With access to multimedia, we know so much gossip!
We simultaneously complain that we know too
much while brazenly asking for more. Whether
our taste for scandal is comparable to an addiction or chewing gum losing its
flavor is academic--we do live in interesting times.
From time to time, Dorothy and I concluded that the skunks in office
today probably didn't smell any worse than yesteryear's.
We recalled Warren Harding (whose own father told him that if he'd been
born a girl then he'd always be in the family way) as being a standard of
comparison. Indeed, unless the
people of the future elect Ben Dover to the presidency, then Harding's currency
will remain intact. And while lack
of personal integrity seemed to be the
one thing that we concluded had deteriorated, we then paused to reconsider our
argument. If past generations had
had the lack of censure as we do today, would they have cheated any less?
Most likely they would have done the same, which is: Obey the standards
that your era demands.
Philosophy or no, these discussions sometimes left us with a hint of sadness. We weren't trying to judge our peers as being inferior but were regretful to see that today's youngsters would likely not be exposed to the ideals that make men and women reach for the stars. In the present era, we have sought the common denominator, the Lake Woebegone children, whose creator, Garrison Keillor, said were "all above-average". It should not be. But we have made it so and we've proved the results statistically.

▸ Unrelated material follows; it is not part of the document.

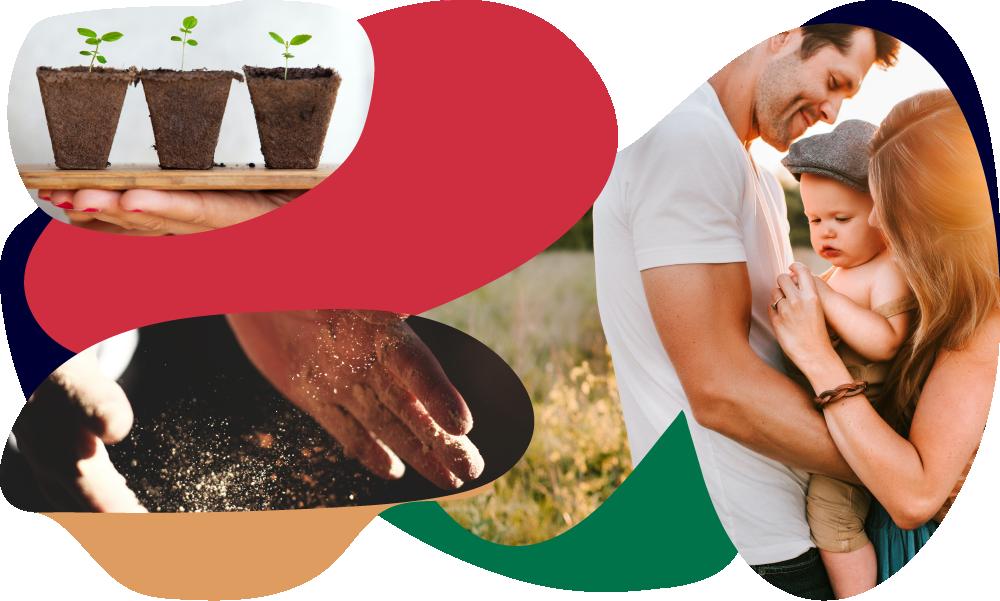 Misiune Letca legume romanesti naturale bio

In time, people will tire of the blissful mirage of Lake Woebegone.
The pursuit of ideals eventually springs forth even in a desert.
This same phenomenon caused our forbears to leave home and seek new
shores and will, no doubt, do so again.
Since the beginning of civilization, hope has been marred by sadness,
only to revive itself. Adam and
Eve, upon learning of the escalating feud between their sons, most likely warmed
to the crackle of their campfire and asked of each other, "How could this
happen?" As nouns did not
exist prior to them, can we even begin to imagine their bewilderment?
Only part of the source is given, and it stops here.